神罰てきめん

今日は既出の小ネタのミックス技。個々の小ネタのみならず、ネタの組み合わせ自体もジジェクThe Abyss of Freedomにあったりするのですが、まあまあここはそれはそれでということで。

さて、身体と心を繋ぐのは表象であり、その表象は人間にはなく、すべて神の元にある、マルブランシュは言います。つまり、我々の身体の運動はすべからくいったん神を経由し、そこにお伺いを立てなくてはいけない、とマルブランシュせんせい。

マルブランシュせんせい風をパクると、ですから、意識が「は〜い右手上げて〜」というと、そのお願いが神様の表象の元に届き、しかる後神様が、「おっけ〜」と返事をくれ、実際にそこから送られてきた表象のシグナル通りに右手があがる、そんな感じでしょうか。

だから、俺の意識が右手上がれって体に命令するから右手が上がるんだよ!なあんて短絡路を考える人もでてくるのです。で、そんな傲慢さの罰がファルスである、と言ったのがアウグスティヌスせんせい。

アウグスティヌスせんせいは言います。人間、自分の意志で何もかもが恣に動かせる、と考えた、と。で、神様は男の股間に、見事に意のままにならない可哀想な器官をこぶとりじいさん(欲張りの方)よろしくくっつけた、ということなのだそうです。立て、立つんだ!と呼べど叫べど立たなかったり、意味もなく立って扱いに困ったり。

で、ここで、ふっと思ったのです。

シェリングの神様は、自然、それもちょっとばかりマッドな自然から、言葉をしゃべり出す、というか、浮かび上がらせます。それは、このいささか混沌とした自然に理性の法を陳べるため。でも、それは神様本人がしゃべってはダメなのです。それは、自然的であり、且つ悟性的である存在にゆだねないといけません。でないと、悟性と自然、みたいな二項対立が終わらないことになります。
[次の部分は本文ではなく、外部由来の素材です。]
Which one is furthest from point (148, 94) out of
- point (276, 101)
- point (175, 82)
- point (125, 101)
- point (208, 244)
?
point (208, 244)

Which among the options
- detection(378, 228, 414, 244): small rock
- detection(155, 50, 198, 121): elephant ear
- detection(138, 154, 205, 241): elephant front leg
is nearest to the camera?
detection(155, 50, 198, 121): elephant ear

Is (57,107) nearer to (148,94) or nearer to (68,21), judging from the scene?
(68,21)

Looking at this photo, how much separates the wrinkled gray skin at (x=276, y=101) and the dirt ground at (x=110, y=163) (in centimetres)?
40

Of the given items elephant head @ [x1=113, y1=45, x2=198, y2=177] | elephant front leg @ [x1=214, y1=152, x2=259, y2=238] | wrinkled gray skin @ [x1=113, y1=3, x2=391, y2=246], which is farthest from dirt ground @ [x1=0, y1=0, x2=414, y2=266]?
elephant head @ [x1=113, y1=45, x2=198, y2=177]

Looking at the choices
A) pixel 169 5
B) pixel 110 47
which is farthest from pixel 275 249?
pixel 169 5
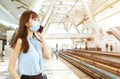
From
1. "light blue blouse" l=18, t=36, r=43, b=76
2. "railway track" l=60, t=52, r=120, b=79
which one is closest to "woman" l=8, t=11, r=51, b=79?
"light blue blouse" l=18, t=36, r=43, b=76

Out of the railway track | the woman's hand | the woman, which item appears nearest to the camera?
the woman

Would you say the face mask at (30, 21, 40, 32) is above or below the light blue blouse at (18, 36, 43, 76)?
above

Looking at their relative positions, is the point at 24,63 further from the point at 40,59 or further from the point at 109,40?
the point at 109,40

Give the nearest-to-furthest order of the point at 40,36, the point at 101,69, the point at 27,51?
the point at 27,51
the point at 40,36
the point at 101,69

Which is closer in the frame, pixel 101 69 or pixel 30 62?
pixel 30 62

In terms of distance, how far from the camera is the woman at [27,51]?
76.1 inches

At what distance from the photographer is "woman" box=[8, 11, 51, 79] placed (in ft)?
6.34

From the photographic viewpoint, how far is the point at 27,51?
77.4 inches

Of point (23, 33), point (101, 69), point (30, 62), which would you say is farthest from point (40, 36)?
point (101, 69)

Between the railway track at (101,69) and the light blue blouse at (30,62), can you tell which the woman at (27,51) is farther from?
the railway track at (101,69)

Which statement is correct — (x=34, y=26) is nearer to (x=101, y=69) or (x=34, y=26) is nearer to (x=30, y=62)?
(x=30, y=62)

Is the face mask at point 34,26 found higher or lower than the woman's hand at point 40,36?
higher

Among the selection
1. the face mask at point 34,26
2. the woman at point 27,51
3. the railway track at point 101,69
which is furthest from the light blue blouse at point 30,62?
the railway track at point 101,69

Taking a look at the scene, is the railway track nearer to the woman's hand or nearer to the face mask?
the woman's hand
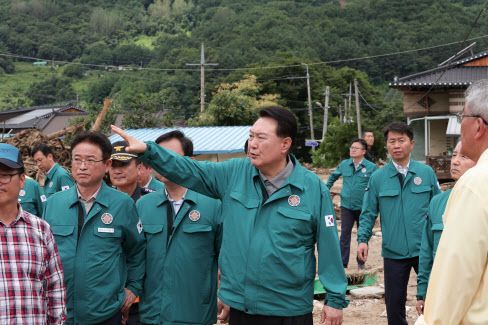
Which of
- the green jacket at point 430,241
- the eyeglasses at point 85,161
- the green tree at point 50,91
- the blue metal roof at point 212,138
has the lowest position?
the green jacket at point 430,241

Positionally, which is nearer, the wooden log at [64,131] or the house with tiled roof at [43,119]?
→ the wooden log at [64,131]

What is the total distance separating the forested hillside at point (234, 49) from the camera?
189 ft

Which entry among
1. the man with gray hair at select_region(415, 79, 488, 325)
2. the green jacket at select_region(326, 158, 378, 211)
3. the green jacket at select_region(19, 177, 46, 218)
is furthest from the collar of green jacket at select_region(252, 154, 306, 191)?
the green jacket at select_region(326, 158, 378, 211)

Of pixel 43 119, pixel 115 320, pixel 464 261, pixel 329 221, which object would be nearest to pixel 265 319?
pixel 329 221

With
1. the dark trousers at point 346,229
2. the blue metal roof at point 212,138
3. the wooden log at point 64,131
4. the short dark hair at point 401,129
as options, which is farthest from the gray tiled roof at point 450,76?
the short dark hair at point 401,129

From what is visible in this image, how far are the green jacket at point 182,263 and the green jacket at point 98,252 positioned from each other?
0.10 m

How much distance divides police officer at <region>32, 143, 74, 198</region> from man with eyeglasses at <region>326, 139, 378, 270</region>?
14.2ft

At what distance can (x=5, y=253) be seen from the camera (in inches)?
122

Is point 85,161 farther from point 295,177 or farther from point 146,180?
point 146,180

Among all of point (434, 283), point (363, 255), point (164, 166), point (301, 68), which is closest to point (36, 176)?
point (363, 255)

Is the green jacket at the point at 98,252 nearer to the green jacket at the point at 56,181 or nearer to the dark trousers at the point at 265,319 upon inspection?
the dark trousers at the point at 265,319

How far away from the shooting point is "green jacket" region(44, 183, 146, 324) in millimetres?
3961

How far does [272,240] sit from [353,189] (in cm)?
672

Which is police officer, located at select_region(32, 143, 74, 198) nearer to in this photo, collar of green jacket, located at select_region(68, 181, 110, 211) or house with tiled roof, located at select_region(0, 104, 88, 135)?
collar of green jacket, located at select_region(68, 181, 110, 211)
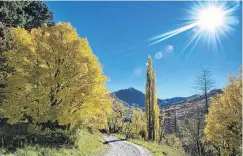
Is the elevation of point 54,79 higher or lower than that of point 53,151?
higher

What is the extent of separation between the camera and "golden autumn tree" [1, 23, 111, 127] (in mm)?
22984

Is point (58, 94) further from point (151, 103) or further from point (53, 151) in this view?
point (151, 103)

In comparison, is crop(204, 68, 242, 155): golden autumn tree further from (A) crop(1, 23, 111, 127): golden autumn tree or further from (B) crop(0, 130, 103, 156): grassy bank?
(B) crop(0, 130, 103, 156): grassy bank

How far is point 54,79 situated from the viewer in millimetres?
23797

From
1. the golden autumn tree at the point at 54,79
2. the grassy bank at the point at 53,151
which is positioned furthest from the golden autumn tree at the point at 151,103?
the grassy bank at the point at 53,151

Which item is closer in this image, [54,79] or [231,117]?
[54,79]

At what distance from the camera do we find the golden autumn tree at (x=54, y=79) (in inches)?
905

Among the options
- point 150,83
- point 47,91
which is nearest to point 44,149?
point 47,91

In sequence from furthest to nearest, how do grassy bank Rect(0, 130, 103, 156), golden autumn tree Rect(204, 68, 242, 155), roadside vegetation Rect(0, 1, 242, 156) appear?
golden autumn tree Rect(204, 68, 242, 155) → roadside vegetation Rect(0, 1, 242, 156) → grassy bank Rect(0, 130, 103, 156)

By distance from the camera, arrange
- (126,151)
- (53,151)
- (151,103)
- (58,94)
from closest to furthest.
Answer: (53,151) → (58,94) → (126,151) → (151,103)

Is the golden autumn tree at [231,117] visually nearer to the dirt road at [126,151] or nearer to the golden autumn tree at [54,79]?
the dirt road at [126,151]

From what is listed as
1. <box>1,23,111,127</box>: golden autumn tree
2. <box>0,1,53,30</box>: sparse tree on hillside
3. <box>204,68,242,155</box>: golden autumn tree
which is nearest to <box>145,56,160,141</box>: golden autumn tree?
<box>0,1,53,30</box>: sparse tree on hillside

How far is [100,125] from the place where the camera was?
26.8 m

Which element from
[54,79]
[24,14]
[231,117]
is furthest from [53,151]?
[24,14]
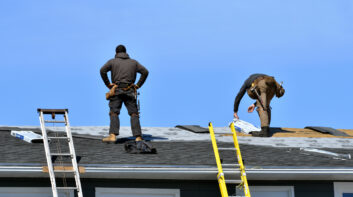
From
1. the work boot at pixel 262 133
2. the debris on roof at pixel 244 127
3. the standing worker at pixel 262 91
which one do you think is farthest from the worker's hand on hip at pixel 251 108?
the work boot at pixel 262 133

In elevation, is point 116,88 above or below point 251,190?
above

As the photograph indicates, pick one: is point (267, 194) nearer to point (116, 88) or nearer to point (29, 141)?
point (116, 88)

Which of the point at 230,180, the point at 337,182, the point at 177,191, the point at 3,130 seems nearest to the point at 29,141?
the point at 3,130

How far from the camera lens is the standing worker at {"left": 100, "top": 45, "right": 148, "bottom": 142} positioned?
13805 millimetres

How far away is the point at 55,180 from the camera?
1184cm

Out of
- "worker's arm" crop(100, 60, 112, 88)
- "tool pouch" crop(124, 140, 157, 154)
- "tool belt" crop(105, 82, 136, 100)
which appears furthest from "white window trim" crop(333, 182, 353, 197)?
"worker's arm" crop(100, 60, 112, 88)

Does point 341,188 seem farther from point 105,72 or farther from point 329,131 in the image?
point 105,72

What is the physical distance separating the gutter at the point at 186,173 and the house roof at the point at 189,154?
2cm

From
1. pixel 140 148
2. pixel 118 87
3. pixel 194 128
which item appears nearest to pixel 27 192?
pixel 140 148

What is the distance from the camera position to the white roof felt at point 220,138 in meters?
15.4

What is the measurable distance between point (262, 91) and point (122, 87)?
195 inches

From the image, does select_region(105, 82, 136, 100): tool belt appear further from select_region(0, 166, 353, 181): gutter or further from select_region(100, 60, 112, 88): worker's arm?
select_region(0, 166, 353, 181): gutter

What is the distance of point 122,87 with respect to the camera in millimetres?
13883

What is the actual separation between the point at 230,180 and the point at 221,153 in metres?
1.37
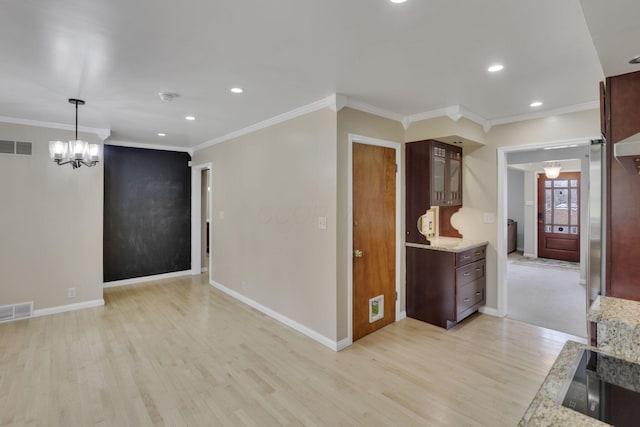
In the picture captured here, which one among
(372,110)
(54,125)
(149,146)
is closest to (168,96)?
(372,110)

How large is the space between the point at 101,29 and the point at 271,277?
2.98m

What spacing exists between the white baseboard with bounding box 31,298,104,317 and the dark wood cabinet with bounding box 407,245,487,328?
4.35m

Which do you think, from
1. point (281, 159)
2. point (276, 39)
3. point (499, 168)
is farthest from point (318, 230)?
point (499, 168)

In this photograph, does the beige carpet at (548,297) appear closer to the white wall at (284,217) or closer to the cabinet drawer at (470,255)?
the cabinet drawer at (470,255)

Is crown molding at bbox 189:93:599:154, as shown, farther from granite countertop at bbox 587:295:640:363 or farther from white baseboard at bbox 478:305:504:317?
granite countertop at bbox 587:295:640:363

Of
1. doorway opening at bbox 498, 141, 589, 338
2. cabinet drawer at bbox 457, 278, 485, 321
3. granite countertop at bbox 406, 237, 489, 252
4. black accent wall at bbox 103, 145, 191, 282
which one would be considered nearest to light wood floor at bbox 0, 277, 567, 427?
cabinet drawer at bbox 457, 278, 485, 321

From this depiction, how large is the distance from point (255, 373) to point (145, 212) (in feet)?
13.9

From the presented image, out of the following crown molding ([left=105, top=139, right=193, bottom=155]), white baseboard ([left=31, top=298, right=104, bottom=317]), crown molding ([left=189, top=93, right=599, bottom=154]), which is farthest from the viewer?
crown molding ([left=105, top=139, right=193, bottom=155])

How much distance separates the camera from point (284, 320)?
3.84 metres

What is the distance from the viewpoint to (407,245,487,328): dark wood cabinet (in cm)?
357

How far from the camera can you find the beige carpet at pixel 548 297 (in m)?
3.83

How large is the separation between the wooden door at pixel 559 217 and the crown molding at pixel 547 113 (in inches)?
206

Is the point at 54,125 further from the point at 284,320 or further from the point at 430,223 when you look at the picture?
the point at 430,223

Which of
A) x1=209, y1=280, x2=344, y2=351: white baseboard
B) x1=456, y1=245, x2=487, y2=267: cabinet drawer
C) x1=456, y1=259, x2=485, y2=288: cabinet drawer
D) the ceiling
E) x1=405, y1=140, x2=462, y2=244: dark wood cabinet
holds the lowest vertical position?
x1=209, y1=280, x2=344, y2=351: white baseboard
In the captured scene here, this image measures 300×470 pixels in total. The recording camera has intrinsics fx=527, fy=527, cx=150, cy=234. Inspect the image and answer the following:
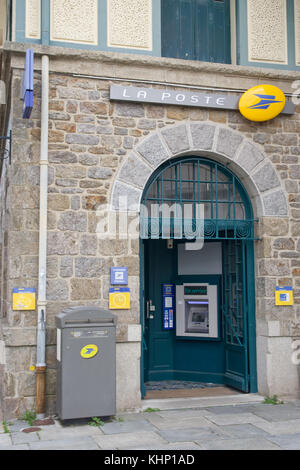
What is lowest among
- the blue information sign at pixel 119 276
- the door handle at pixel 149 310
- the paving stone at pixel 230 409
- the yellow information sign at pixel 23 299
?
the paving stone at pixel 230 409

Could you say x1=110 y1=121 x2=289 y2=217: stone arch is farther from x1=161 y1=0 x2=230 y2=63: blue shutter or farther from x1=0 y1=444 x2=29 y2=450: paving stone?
x1=0 y1=444 x2=29 y2=450: paving stone

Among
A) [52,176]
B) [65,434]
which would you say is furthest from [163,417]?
[52,176]

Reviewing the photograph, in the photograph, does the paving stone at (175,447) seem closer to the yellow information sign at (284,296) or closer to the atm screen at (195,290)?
the yellow information sign at (284,296)

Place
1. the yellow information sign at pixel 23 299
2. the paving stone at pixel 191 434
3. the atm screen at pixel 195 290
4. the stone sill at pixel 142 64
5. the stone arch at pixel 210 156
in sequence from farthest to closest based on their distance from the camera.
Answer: the atm screen at pixel 195 290 < the stone arch at pixel 210 156 < the stone sill at pixel 142 64 < the yellow information sign at pixel 23 299 < the paving stone at pixel 191 434

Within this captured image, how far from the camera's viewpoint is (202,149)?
784 centimetres

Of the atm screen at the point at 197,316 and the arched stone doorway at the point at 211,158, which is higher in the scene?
the arched stone doorway at the point at 211,158

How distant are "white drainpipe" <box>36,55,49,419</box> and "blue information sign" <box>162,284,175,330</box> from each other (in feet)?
10.5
で、そのにんげんさま、その訳の分からない自然と、訳の分からない神の言葉と、両方を押しつけられて途方に暮れます。その途方に暮れていることを、どうも自由とシェリングは呼んでいます。

ここで大事なのは、じゃあ理性が自然を制御しきれば善で、自然に理性が負けちゃえば悪なのか、といえば、そういうことにはならない、という点なのです。むしろ、悪とはその自由を自分の恣意、支配と勘違いすること。むしろ、神から預けられたこの二つの言葉と自然のあいだの絆が人間のなかでは分離できるもの、そしてそれを我欲に任せて扱えると信じるところにあるのです。

そんなわけで、ファルスはまさに、この自由の器官。われわれの身体は、残念ながらもうこの我欲の完全な支配下におかれてしまいます。でも、この股間の可愛い息子たちにだけは、身体と心の結びつきが、神に預けられた、神に託された自由、であることを、ときどき思い出させてくれるのです。ん?ファルスは自由の器官なのでしょうか。。。

まあ、そうはいっても人間は我欲の塊、支配欲の塊。そんなわけで人間、というか男は、より確実性の高いファルスのコントロールを夢想します。マスターベーションですね。ですから、ラカンはファルス的享楽を根本的には自慰的な享楽、「愚か者の享楽」といったのでした。

ですから、この身体と表象の重なり合いの不可能さ、あるいは自由。それをファルスと、精神分析は呼ぶことになったのでした。

しかしながら、このファルスという、いささか空虚なちょうつがい、それとは別に、たぶんに偶発的な、ある証言者が必要になります。それは、このファルスというちょうつがいが機能して、自然と精神を結びあわせようとする、それはいいとして、まあこれはそういう連結機能、ということに限定しておきましょう。でも、じゃあ具体的に、どこでどこでどの表象がどの自然に出会って存在者を生み出すのか、それがものすごく偶然で適当だ、というのです。ラカン的には、対象a。同時に、どうもフェティッシュ的な理論でもありますね。